━━━━━ EXCERPT PROVIDED ━━━━━

Analyze the Real-Time Behavior of All Cores Concurrently

Sometimes traditional Stop-Mode-Debugging may be not sufficient. Program flow data provided by our Trace extensions shows you exactly which instructions have been executed and how long it took to execute them, without interfering with the application being tested. This is useful e.g. to locate hard-to-find bugs that only occur at run-time, to ensure that your application meets all timing requirements, or to create code coverage reports for certification.

With our trace tools, you can capture real-time traces on any multicore SoC that provides a trace interface or on-chip buffer. It doesn't matter what type of multi-core system you are using: Symmetric Multiprocessing (SMP), Asymmetric Multiprocessing (AMP), Integrated Asymmetric Multiprocessing (iAMP), or any kind of mix. Modern multi-core SoC merge the trace data from all cores, so you only need a single trace probe to capture the off-chip trace of all cores all together.

Multi-Core Off-Chip Tracing

Off-Chip-Trace is ideal when:

  • You want to find Heisenbugs, which appear only in real-time. If the bug occurs only occasionally or has complex causes, you might want to record over a long period of time.

━━━━━ DATASET SECTION ━━━━━

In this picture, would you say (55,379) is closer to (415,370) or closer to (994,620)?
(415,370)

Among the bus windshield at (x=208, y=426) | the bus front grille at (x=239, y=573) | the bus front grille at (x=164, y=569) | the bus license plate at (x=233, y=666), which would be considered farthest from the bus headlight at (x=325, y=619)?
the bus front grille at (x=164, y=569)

━━━━━

(CHALLENGE 1): According to the passage on multi-core tracing, answer yes or no to each statement and quote the exact words of the passage that decide it. (a) Capturing trace data interferes with the application being tested. (b) One trace probe is enough to capture the off-chip trace of all cores. (c) The trace tools only work on Symmetric Multiprocessing systems.
(CHALLENGE 2): Pick up the passage on multi-core tracing after its last sentence and write what comes next.
The listing has nothing to do with the passage on multi-core tracing.

(RESPONSE 1):
(a) No: "without interfering with the application being tested"
(b) Yes: "you only need a single trace probe to capture the off-chip trace of all cores all together"
(c) No: "It doesn't matter what type of multi-core system you are using"

(RESPONSE 2):
  • You want Code Coverage and Timing Analysis, which requires the collection of trace information over a long period of time. A long recording is assured with the large trace buffers provided in our TRACE32® PowerTrace modules.
  • You want to stream trace data to your Host-PC to see Code Coverage results in real-time, or to capture extremely long trace recordings for very comprehensive analysis.
  • Stopping the target periodically is not an option for you. Therefore, transferring a small on-chip trace buffer to the host-PC is out of the question You need a large off-chip trace buffer.
  • There is no sufficient On-Chip trace buffer implemented (or a trace buffer with insufficient size to satisfy to your needs.
Multicore Off-Chip Tracing
10multicore_Multi-CoreOnChipTracing.JPG

Multi-Core On-Chip Tracing

On-Chip-Trace is ideal when:

  • You want to find Heisenbugs, which appear only in real-time.
  • The size-limited on-chip trace buffer is sufficient to collect the necessary trace information for your trouble-shooting scenarios.
  • You don’t have to perform real-time tracing for a longer period of time.
  • You don’t need Code Coverage and Timing Analysis.
  • The chip is limited to a debug port and has not implemented a separate trace port.
DEBUG AND TRACE POPULAR MULTICORE SOCs

Our Tools Cover Them All

Our TRACE32® Debug- and Trace tools cover all popular available multicore SoCs. In this section you find seven examples of very successful and complex SoCs from different and well-known chip manufacturers - and your ideal TRACE32® configuration to debug and trace them easily and quickly.

Debug and Trace AMD Zynq™ UltraScale+™ MPSoC

Heterogeneous Multiprocessing Platform for Broad Range of Embedded Applications.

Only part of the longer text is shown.